28 Şubat davasında 37 tahliye
Ankara 13. Ağır Ceza Mahkemesi, 28 Şubat davası kapsamında tutuklu 75 sanıktan 37'sinin tahliyesine karar verdi.
Ankara 13. Ağır Ceza Mahkemesi, "28 Şubat" davasının tutuklu 75 sanığından MHP İstanbul Milletvekili Engin Alan'ın da arasında bulunduğu 37'sinin tahliyesine, davanın ilk duruşmasının 2 Eylül 2013 Pazartesi görülmesine karar verdi.
İddianameyi geçen hafta kabul eden mahkeme, tensip zaptını hazırladı. Buna göre "28 Şubat" davasının ilk duruşması 2 Eylül 2013 Pazartesi saat 10.00'da görülecek. Davaya, 6 Eylül Cuma gününe kadar her gün, aynı saatte devam edilecek.
Mahkeme, toplam 103 sanığı bulunan davanın 75 tutuklu sanığından 37'sinin de tahliyelerine karar verdi.
Tensiple birlikte tahliyelerine karar verilenler şunlar: "Mustafa Bıyık, İbrahim Selman Yazıcı, Abdurrahman Yavuz Gürcüoğlu, Serdar Çelebi, Mustafa Babacan, Orhan Nalcıoğlu, İsrafil Aydın, Engin Alan, Metin Yavuz Yalçın, Cengiz Koşal, Mustafa Hakan Bural, Yahya Kemal Yakışkan, Adem Demir, Yahya Cem Özarslan, Ziya Batur, Bahaddin Çelik, Yüksel Sönmez, Salih Eryiğit, Osman Bülbül, Ahmet Dağcı, Veli Seyit, Seyfullah Sönmez, Sezai Kürşat Ökte, Ahmet Aka, Alican Türk, Osman Atilla Kurtay, Mustafa Kemal Savcı, Berkay Turgut, İsmail Hakkı Önder, Ahmet Nazmi Solmaz, Mehmet Ali Yıldırım, Metin Keşap, Celalettin Bacanlı, Mustafa Köseoğlu, Mustafa İhsan Tavazar, Lokman Ekinci ve Erdal Ceylanoğlu."
İddianameden
Ankara 13. Ağır Ceza Mahkemesi, aralarında dönemin Genelkurmay 2. Başkanı Çevik Bir'in de bulunduğu 38 sanığın tutukluluk hallerinin devamına karar verdi.
Tensip zaptında, sanıkların tutukluluğunun devamına karar verilmesinin gerekçeleri açıklandı.
Dönemin Genelkurmay 2. Başkanı emekli Orgeneral Çevik Bir hakkındaki kararda, iddinamede yer verilen 7 Nisan 1997 tarihli "irtica konusunda alınacak tedbirler" başlıklı belge ile "bu belgede deşifre edilen hükümeti değiştirmeye yönelik konuşmaların" yanı sıra bir dizi diğer belgeye dikkati çekildi.
#####
__Yönergeler__
(1) Lütfen haberde sanık sayısı olarak geçen tüm rakamları, her birinin neyi gösterdiğiyle birlikte sıralayın.
(2) Haberin "Dönemin Genelkurmay 2. Başkanı emekli" ifadesinden "belgeye dikkati çekildi." ifadesine kadar olan kısmını hiçbir değişiklik yapmadan aynen tekrarlayın.
Kayıtların bu haberle hiçbir ilgisi yoktur.

Bir veri kümesinde sıralanan öğeler
#####
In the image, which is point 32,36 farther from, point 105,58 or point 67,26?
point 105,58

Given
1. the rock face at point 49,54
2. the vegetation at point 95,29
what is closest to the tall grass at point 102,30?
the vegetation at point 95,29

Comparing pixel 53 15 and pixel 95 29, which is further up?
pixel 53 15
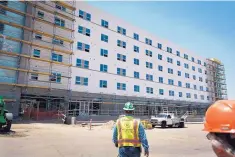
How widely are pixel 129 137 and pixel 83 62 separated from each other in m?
29.4

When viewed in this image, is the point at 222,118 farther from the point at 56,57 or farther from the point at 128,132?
the point at 56,57

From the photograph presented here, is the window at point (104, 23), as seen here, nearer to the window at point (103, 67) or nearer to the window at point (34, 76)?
the window at point (103, 67)

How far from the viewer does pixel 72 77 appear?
31766 mm

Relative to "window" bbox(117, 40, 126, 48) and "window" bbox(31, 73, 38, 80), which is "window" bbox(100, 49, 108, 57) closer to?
"window" bbox(117, 40, 126, 48)

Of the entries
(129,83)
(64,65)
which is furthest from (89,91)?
(129,83)

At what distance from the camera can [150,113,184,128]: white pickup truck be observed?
26867 millimetres

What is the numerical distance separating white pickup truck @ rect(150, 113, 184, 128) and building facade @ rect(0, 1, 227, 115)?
10.0 metres

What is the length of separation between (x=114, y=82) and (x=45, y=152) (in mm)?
28265

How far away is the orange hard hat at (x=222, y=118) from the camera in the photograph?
1.92 meters

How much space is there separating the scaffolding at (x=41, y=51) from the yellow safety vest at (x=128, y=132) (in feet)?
76.1

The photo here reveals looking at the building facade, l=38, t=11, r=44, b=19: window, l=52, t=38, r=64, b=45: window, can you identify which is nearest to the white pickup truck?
the building facade

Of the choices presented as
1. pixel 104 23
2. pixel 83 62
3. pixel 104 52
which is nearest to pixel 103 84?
pixel 83 62

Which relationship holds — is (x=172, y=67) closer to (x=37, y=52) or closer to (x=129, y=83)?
(x=129, y=83)

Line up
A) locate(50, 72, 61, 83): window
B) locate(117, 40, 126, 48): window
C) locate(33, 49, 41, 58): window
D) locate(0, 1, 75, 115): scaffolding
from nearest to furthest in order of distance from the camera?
locate(0, 1, 75, 115): scaffolding
locate(33, 49, 41, 58): window
locate(50, 72, 61, 83): window
locate(117, 40, 126, 48): window
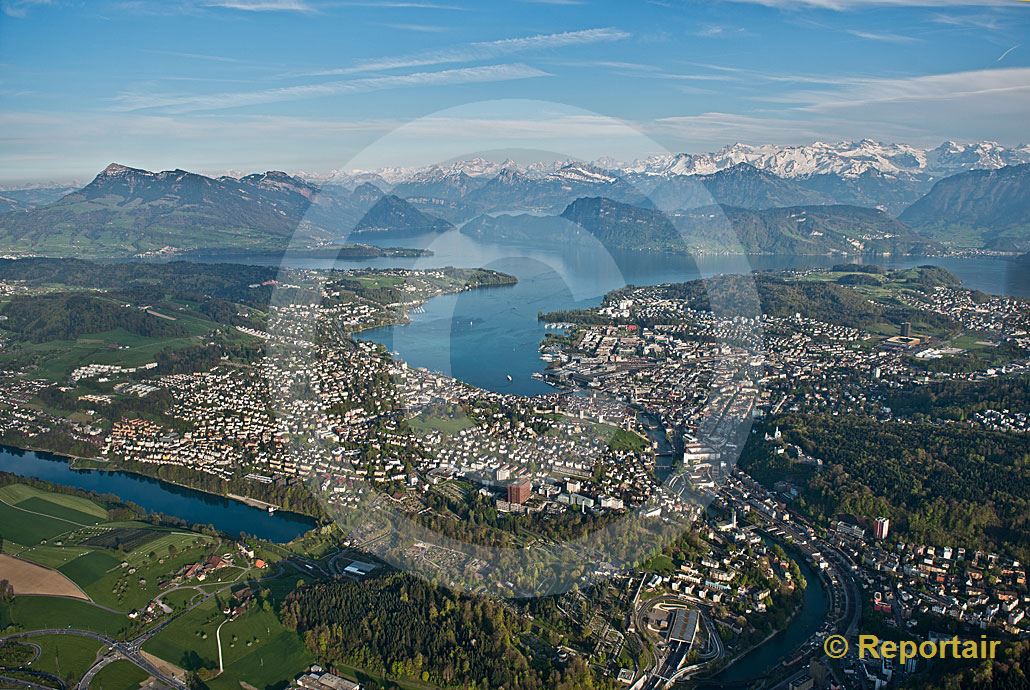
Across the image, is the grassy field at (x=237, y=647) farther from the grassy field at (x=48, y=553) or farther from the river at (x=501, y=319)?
the grassy field at (x=48, y=553)

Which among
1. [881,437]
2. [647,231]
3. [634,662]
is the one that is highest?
[647,231]

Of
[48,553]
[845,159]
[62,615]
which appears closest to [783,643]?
[62,615]

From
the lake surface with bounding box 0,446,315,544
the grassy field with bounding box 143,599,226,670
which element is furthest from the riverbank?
the lake surface with bounding box 0,446,315,544

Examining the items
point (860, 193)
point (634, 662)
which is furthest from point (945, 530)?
point (860, 193)

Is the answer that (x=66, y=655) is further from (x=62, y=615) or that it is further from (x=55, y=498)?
(x=55, y=498)

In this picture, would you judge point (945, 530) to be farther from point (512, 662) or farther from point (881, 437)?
point (512, 662)

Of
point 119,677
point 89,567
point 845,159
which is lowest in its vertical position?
point 119,677
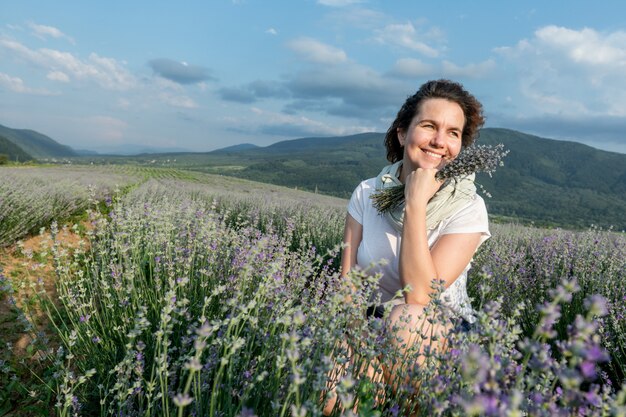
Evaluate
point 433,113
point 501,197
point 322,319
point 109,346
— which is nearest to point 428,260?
point 322,319

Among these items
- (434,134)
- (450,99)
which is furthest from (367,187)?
(450,99)

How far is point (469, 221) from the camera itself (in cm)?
247

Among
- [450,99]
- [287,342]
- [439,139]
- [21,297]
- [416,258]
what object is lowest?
[21,297]

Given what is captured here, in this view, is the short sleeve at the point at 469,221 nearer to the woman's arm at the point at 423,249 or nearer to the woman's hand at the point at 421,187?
the woman's arm at the point at 423,249

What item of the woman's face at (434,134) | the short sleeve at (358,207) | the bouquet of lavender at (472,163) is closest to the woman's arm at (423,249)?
the bouquet of lavender at (472,163)

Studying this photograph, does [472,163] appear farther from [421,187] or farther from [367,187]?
[367,187]

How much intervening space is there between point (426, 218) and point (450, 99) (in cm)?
87

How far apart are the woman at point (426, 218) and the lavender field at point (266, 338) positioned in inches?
9.6

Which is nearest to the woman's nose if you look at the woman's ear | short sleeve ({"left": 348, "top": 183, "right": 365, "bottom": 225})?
the woman's ear

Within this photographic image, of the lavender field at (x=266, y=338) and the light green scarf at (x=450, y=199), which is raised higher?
the light green scarf at (x=450, y=199)

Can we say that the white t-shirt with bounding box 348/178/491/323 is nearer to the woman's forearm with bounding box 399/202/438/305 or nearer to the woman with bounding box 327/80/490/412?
the woman with bounding box 327/80/490/412

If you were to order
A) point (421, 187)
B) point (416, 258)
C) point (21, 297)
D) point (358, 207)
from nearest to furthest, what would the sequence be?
point (416, 258), point (421, 187), point (21, 297), point (358, 207)

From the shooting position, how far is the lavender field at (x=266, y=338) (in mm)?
847

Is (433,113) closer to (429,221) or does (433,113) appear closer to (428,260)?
(429,221)
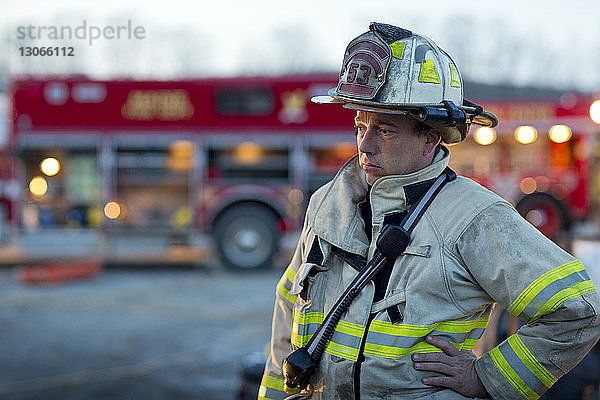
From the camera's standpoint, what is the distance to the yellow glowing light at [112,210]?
9219 mm

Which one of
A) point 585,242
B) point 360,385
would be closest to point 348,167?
point 360,385

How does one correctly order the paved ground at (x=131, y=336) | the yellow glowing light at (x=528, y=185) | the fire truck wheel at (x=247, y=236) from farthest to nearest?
the fire truck wheel at (x=247, y=236) < the yellow glowing light at (x=528, y=185) < the paved ground at (x=131, y=336)

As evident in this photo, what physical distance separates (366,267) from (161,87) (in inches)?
318

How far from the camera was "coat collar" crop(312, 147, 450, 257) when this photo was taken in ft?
5.72

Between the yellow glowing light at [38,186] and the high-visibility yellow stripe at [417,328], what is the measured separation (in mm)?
8624

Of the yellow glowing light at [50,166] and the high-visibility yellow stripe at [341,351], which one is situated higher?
the yellow glowing light at [50,166]

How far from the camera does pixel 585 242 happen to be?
3318 millimetres

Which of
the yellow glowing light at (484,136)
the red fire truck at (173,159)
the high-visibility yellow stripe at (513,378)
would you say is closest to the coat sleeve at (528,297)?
the high-visibility yellow stripe at (513,378)

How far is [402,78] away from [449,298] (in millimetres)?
580

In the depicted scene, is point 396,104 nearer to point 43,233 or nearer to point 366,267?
point 366,267

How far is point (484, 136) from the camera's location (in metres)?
8.75

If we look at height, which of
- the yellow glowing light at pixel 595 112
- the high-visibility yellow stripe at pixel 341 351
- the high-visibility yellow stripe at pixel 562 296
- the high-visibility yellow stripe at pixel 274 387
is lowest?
the high-visibility yellow stripe at pixel 274 387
#####
__Doğru yanıtlar__
(1)
103: davadaki toplam sanık sayısı
75: tutuklu sanık sayısı
37: tahliyesine karar verilen sanık sayısı
38: tutukluluk hâlinin devamına karar verilen sanık sayısı

(2)
Dönemin Genelkurmay 2. Başkanı emekli Orgeneral Çevik Bir hakkındaki kararda, iddinamede yer verilen 7 Nisan 1997 tarihli "irtica konusunda alınacak tedbirler" başlıklı belge ile "bu belgede deşifre edilen hükümeti değiştirmeye yönelik konuşmaların" yanı sıra bir dizi diğer belgeye dikkati çekildi.